A propos de la crise grecque, il estime que la dette de son pays est insoutenable et que la politique d’austérité imposée à son pays est contre-productive. Ce que quasi tous les économistes affirment. «Ce qu'ils sont prêts à te donner, ce sont des cordes pour te pendre (extension, rééchelonnement plus souple des paiements). Tu dois les refuser et demander à la place une échelle sur laquelle ils pourront eux aussi grimper», avait-il écrit à son prédécesseur de droite. Aujourd’hui, gouverneur de la banque de Grèce rappelait Le Monde.
«La Grèce n’a rien à perdre»
«En 2010, la Grèce s'est retrouvée en faillite, expliquait-il au Monde la veille du scrutin législatif. Et l'Europe a prétendu que ce n'était pas le cas et qu'il s'agissait d'un problème de liquidités. l'Europe a mis en place le plus grand prêt de l'Histoire à un pays en faillite, en nous demandant de faire des coupes budgétaires. Cela ne pouvait pas bien se finir.»
Une position sur laquelle il n'a jamais varié, malgré toutes les concessions qu'il a présentées devant les «institutions», à savoir les créditeurs du pays. Yanis Varoufakis défend l'idée d'une solidarité interne à l'UE qui serait le pendant logique du pacte budgétaire. Ses idées sont évidemment à l'exact opposé de celles de Wolfgang Schäuble et de sa vision morale de l'économie. Yanis Varoufakis défend une vision pragmatique et réaliste, notait Romaric Godin dans La Tribune. Journal dans lequel il disait avant d'être élu: «La Grèce n’a rien à perdre.»
Il avait réussi à se rendre insupportable aux yeux de ses collègues européens. Au point que pour arranger les choses, Alexis Tsipras l'avait un temps mis sur la touche lors des séances de négociations.
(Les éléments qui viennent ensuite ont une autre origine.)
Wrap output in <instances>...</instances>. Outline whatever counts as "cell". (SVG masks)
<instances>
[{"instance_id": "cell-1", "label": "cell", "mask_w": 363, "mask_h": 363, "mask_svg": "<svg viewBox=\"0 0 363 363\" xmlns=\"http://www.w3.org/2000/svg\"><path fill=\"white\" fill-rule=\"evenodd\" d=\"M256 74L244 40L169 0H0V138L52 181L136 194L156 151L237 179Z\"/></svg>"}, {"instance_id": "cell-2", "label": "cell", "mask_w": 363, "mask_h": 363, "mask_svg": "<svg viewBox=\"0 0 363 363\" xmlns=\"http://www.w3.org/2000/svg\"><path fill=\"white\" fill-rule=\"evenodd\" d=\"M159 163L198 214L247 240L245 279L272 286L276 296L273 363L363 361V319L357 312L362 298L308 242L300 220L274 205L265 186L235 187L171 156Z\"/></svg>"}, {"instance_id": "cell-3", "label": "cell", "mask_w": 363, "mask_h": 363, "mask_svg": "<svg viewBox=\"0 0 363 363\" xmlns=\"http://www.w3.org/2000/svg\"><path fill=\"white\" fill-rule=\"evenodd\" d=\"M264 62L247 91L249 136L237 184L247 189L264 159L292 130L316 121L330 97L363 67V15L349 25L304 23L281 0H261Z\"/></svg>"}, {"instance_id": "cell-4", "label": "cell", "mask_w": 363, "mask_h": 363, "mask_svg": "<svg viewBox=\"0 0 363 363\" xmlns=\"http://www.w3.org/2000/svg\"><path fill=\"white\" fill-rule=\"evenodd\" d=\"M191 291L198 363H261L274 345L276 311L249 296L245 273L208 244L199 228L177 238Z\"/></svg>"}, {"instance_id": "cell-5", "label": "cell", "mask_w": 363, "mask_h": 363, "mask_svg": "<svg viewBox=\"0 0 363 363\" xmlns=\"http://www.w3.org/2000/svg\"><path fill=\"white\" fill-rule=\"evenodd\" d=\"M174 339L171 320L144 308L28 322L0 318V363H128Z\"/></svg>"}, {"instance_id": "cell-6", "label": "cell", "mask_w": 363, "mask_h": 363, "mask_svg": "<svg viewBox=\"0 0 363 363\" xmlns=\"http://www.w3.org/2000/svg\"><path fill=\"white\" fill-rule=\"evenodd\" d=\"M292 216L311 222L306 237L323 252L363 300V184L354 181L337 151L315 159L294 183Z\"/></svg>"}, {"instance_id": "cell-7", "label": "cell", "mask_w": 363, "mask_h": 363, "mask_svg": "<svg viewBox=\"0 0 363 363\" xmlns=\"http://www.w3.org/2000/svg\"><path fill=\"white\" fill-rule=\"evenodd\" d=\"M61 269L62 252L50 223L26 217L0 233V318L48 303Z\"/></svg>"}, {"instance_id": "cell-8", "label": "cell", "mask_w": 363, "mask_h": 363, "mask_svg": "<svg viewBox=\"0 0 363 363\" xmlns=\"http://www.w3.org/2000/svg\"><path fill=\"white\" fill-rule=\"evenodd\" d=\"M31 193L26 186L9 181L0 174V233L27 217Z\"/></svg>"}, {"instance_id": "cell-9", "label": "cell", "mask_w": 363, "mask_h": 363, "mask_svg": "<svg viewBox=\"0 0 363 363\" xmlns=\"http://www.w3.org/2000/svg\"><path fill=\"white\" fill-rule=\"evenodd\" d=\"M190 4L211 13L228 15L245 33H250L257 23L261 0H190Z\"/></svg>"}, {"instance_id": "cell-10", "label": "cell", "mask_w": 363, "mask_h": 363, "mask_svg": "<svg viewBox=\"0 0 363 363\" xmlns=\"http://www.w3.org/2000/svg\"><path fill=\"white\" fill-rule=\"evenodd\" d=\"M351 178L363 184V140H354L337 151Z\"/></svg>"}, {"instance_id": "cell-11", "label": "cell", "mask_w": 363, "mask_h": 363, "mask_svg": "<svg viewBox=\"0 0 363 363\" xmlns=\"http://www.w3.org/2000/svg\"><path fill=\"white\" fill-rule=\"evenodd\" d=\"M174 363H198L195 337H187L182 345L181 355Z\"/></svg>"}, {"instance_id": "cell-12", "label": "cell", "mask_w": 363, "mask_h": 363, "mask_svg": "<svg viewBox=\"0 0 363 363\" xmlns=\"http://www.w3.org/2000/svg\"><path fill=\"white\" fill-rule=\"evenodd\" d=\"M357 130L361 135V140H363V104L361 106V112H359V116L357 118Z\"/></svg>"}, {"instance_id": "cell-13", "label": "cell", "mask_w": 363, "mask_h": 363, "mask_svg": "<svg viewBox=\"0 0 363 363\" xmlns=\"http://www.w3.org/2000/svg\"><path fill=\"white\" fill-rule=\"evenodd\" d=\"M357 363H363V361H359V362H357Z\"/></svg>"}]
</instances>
Il avait alors donné son opinion, citant Roosevelt, en pleine politique du New Deal, via un tweet dont voici la traduction «Franklin Delano Roosevelt, 1936: "Ils sont unanimes de leur haine pour moi, et je salue leur haine." Une citation proche de mon cœur (& de la réalité) ces jours-ci.»
FDR, 1936: "They are unanimous in their hate for me; and I welcome their hatred." A quotation close to my heart (& reality) these days
FDR, 1936: "They are unanimous in their hate for me; and I welcome their hatred." A quotation close to my heart (& reality) these days
— Yanis Varoufakis (@yanisvaroufakis) April 26, 2015
Une position partagée par le prix Nobel Paul Krugman pour qui les Européens«ont fait à Tsipras une offre qu'il ne pouvait pas accepter, et l'ont sans doute fait sciemment.» D'après l'économiste, qui s'exprime sur son blog du New York Times, «l'ultimatum (des créanciers) était une stratégie pour remplacer le gouvernement grec», qui appelle à rejeter les conditions de ces derniers.